In the regression model built with the ExtraTrees algorithm, the most influential features included IC2 (7.9%), F05[C–N] (7.42%), B05[O–O] (7.01%), and F06[C–N] (6.27%). F05[C–N] and F06[C–N] are consistent with the previously noted importance of nitrogen atoms flanked by carbon atoms, which could be related to the presence of B05[O–O], stating the relevance of oxygen and nitrogen atoms which are crucial for interactions due to their ability to form hydrogen bonds within the binding pocket, which enhances binding affinity and specificity. In concordance with classification models, IC2 presented relevance, which supports the idea that the molecular topology contributes to the activity.
Future investigations could evaluate the incorporation of other structural descriptors and quantum-chemical parameters to assess whether these additional features can further improve the predictive performance and expand the chemical space coverage of our QSAR models.
Numerous QSAR models for predicting DPP4 inhibition have been published in recent years, as summarized in Table 5. When comparing our classification models to those reported in the literature, such as the study by Cai et al. [47], which achieved an accuracy of 87% using 1743 compounds, our ensemble-based classification model yielded slightly lower accuracy (80%). However, unlike Cai et al., who excluded all compounds with IC_50_ values between 50 nM and 500 nM, our model leveraged the full chemical diversity available in the ChEMBL dataset. This decision resulted in broader chemical coverage and significantly improved generalizability, with 99% of validation compounds falling within the applicability domain, which is supposed to be an important advantage, especially considering that comparable studies often do not explicitly assess or report applicability domain coverage.

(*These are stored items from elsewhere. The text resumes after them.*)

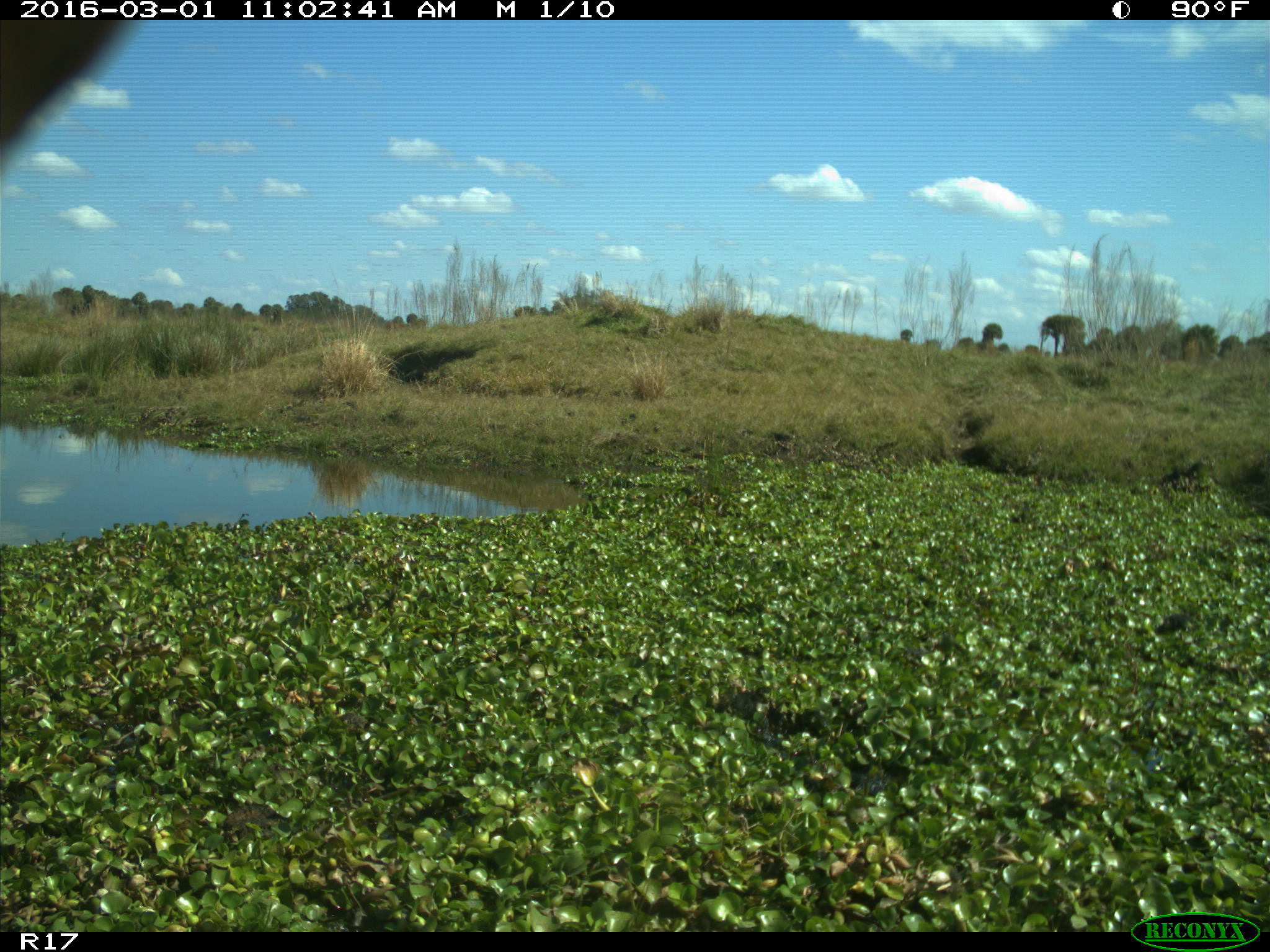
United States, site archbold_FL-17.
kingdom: Animalia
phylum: Chordata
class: Mammalia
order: Artiodactyla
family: Bovidae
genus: Bos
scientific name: Bos taurus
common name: domestic cow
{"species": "Bos taurus (domestic cow)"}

In terms of regression performance, several previous studies have reported high R^2^ values, such as Gong et al. [48] (R^2^ = 0.90 with 61 compounds), Al-Fakih et al. [49] (R^2^ = 0.94 with 134 compounds), and Buiu et al. [51] (R^2^ = 0.85 with 35 compounds). However, these models were trained on relatively small datasets, which may limit their applicability to structurally diverse compounds. In contrast, our regression model was developed from a curated dataset of 3834 compounds, providing both solid predictive power (R^2^ = 0.67) and a broad applicability domain that covers 95% of the validation compounds. On the other hand, Ma et al. [50] used a significantly larger dataset (>8000 compounds), but the resulting model achieved a much lower predictive performance (R^2^ = 0.23), likely due to dataset heterogenicity, including data from multiple species and varying assay conditions that introduced substantial noise.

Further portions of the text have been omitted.